The real estate downturn forced a lot of developers to reassess the way they were doing business. Fortunately for Martin Melaver, CEO of Melaver, Inc. and author of the socially responsible roadmap/memoir Living Above the Store: Building a Business That Creates Value, Inspires Change, and Restores Land and Community, looking out for the needs of the community paid off—and in more ways than he could have foreseen.
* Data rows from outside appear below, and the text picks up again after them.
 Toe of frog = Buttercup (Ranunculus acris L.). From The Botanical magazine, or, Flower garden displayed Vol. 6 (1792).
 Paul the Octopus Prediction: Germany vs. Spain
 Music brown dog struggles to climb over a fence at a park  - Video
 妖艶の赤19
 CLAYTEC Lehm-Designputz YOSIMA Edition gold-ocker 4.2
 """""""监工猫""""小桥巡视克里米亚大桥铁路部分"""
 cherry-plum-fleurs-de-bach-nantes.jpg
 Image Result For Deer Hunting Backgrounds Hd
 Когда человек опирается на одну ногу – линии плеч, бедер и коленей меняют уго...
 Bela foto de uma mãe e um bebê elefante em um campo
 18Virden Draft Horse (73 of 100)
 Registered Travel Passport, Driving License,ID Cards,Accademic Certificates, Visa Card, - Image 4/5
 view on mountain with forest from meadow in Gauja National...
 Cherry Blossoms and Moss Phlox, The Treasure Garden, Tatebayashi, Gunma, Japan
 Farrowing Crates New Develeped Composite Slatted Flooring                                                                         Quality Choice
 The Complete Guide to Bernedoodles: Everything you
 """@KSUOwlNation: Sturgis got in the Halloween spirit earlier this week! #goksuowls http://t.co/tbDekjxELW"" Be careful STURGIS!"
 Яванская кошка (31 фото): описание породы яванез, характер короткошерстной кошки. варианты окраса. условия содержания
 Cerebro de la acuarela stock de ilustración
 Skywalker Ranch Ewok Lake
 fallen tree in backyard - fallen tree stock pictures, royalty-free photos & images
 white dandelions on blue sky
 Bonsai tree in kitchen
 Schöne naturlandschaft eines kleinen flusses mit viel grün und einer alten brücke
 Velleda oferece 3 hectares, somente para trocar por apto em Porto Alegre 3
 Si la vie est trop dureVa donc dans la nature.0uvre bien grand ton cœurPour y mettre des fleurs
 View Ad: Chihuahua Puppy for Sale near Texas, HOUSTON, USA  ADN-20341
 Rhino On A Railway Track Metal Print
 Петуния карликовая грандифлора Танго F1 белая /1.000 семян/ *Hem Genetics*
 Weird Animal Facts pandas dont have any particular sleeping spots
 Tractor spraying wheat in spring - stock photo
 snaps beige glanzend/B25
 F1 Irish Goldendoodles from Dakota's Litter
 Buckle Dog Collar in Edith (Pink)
Recently, I’ve been reading with my son The Hitchhiker’s Guide to the Galaxy. We’re at that point in the story when our travelers arrive on the planet of Magrathea. Magrathea, you may recall, made a name for itself millions of years ago by specializing in building designer planets for the super-wealthy. Then, out of the blue, a severe economic recession hit the galaxy and demand for Magrathea’s high-end product vaporized. The citizens of Magrathea decided to mothball the planet until market demand returned. Fast-forward five million years, and the Magratheans are still waiting. Talk about an allegory for our time.
In a recent webcast, Stephen Blank, Urban Land Institute’s Senior Resident Fellow for Real Estate Finance, expressed what many in real estate already know and fear: that the downturn in residential real estate in 2007-8 was nothing compared to the tsunami coming at us in 2010 in the commercial sector. Values are likely to dip to 40 percent from three years ago, a commercial resurgence is not likely to occur until 2012, and the financial markets will continue to remain frozen except for the vulture plays stepping in with all-cash, low-ball purchases of distressed assets. Of the total $3.5 trillion in commercial debt out there, $900 billion is held in the problematic CMBS market. Thirty-nine billion dollars of that debt will be due in 2010; $150 billion by 2012.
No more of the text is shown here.